Now babies, we too think Miz Paula Abdul is a bit of a case, and we're not entirely sure why Paris would make the unusual choice to have Miz Paula Abdul sing at her birthday party. AND we know you can't believe everything you read in the tabs and blogs, but Your Mama is so believing this story. And this is why...it gets EVEN WORSE.

That's right children, as you may have gathered from the young and restless heirs father's name, bloated Brandon Davis is himself Turkish-American. More gasps all around. This hypocritical, self-loathing fool is making fun of Miz Paula Abdul's ancestry when he himself is Middle Eastern by descent? Are you fucking kidding me?

How did this oaf get the surname Davis you might ask? Apparently Big Daddy Marvin Davis was not happy about his beloved daughter Nancy hooking up, marrying, and procreating with Mister Zarif. So, reports say, the tall and wide billionaire gave Mister Zarif money to back off, and baby Brandon was given the maternal family name so as to disguise and smoke screen the truth about his lineage. Rich people can be so clever and delusional.

And why is it that we pay any attention to this boob? Why is it we care enough to spend all morning writing about this dumdum? Trust us when we tell you our therapist will be getting an earful of that shit today.
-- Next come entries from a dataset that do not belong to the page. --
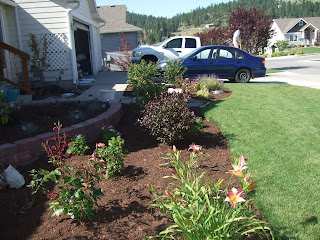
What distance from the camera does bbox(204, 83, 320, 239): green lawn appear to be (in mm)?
3043

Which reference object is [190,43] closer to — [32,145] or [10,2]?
[10,2]

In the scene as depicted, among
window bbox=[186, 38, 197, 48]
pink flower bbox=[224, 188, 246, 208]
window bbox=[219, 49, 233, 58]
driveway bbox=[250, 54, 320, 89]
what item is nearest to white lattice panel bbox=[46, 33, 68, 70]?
window bbox=[219, 49, 233, 58]

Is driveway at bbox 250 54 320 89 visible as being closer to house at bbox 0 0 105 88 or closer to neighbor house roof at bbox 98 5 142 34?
house at bbox 0 0 105 88

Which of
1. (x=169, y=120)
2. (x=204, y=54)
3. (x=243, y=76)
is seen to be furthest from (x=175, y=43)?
(x=169, y=120)

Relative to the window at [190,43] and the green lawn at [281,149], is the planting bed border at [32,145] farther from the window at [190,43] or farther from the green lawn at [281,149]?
the window at [190,43]

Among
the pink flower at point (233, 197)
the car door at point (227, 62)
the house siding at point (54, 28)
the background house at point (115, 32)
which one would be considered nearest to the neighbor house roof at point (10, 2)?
the house siding at point (54, 28)

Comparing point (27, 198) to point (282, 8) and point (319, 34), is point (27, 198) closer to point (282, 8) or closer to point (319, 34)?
point (319, 34)

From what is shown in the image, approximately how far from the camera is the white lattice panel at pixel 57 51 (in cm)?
1139

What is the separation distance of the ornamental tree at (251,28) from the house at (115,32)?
10459 millimetres

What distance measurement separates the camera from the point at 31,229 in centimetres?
292

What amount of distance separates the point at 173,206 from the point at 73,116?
12.4ft

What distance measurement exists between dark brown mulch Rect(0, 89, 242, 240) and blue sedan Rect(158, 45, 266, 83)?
847 cm

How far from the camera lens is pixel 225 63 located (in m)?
13.1

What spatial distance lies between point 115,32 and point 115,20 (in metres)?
2.04
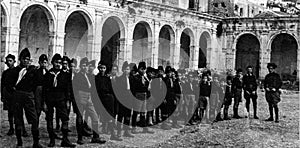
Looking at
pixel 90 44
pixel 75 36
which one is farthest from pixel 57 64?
pixel 75 36

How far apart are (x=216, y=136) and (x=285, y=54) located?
1046 inches

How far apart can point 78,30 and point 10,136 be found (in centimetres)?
1622

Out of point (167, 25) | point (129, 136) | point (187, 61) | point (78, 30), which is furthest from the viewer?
point (187, 61)

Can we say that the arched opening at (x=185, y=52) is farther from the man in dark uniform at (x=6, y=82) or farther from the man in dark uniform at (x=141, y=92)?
the man in dark uniform at (x=6, y=82)

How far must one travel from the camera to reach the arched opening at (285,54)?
111 ft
As usual, we digress. What we're really here to discuss of course is the real estate. It's unclear to Your Mama if this house is currently for sale or if it has been taken off the market, and property records that we accessed do not indicate a recent sale. What we do know is that the house was recently on the market for an undisclosed asking price and was being marketed through a relative of the Davis/Zarif clan.

Located just up the street from the sleek and sexy house Byron Allen has been trying to flip, the property occupies two parcels with spectacular views of Los Angeles. The long, low house has been done up in a pleasing sort of Casbah meets Mediterranean meets Los Angeles style. We've got a tile roof and velvet covered furniture. We've got dark wood floors, stainless steel kitchen appliances and a Turkish looking credenza in the dining room. We've got flowing white curtains around the bed, an outdoor fireplace with an Arabic arch, and a swimming pool set up that is quintessentially L.A. with staggering views and a modified kidney shape.
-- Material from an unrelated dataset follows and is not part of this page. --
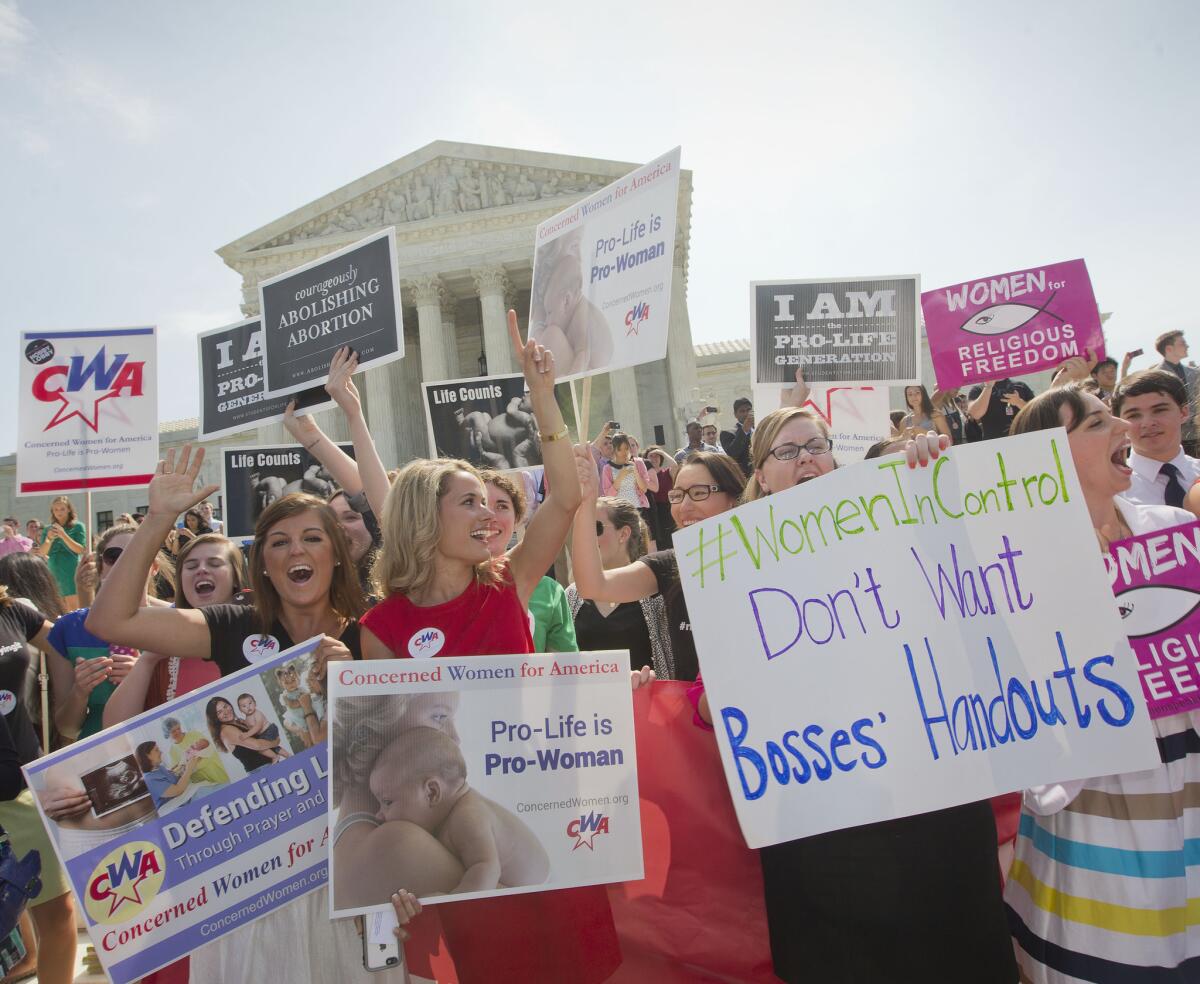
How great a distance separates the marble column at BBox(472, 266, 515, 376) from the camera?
3125 cm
Whatever we might think of Brandon Davis and his messy, entitled ways, we L.O.V.E. his daddy's house in the birds. We'd make a few changes in the furniture, pull down that pot rack, replace the dining room chandelier, and toss a few more succulents around the pool deck, but otherwise, we think this house would be loved and adored by just about anyone who finds L.A. living attractive.

Your Mama recommends to whomever buys this house that they change all the locks and upgrade the security so that they're safe and secure when and if young Brandon Zarif comes a-knocking after a long night boozing it up at whichever club was desperate enough to let him past the velvet rope.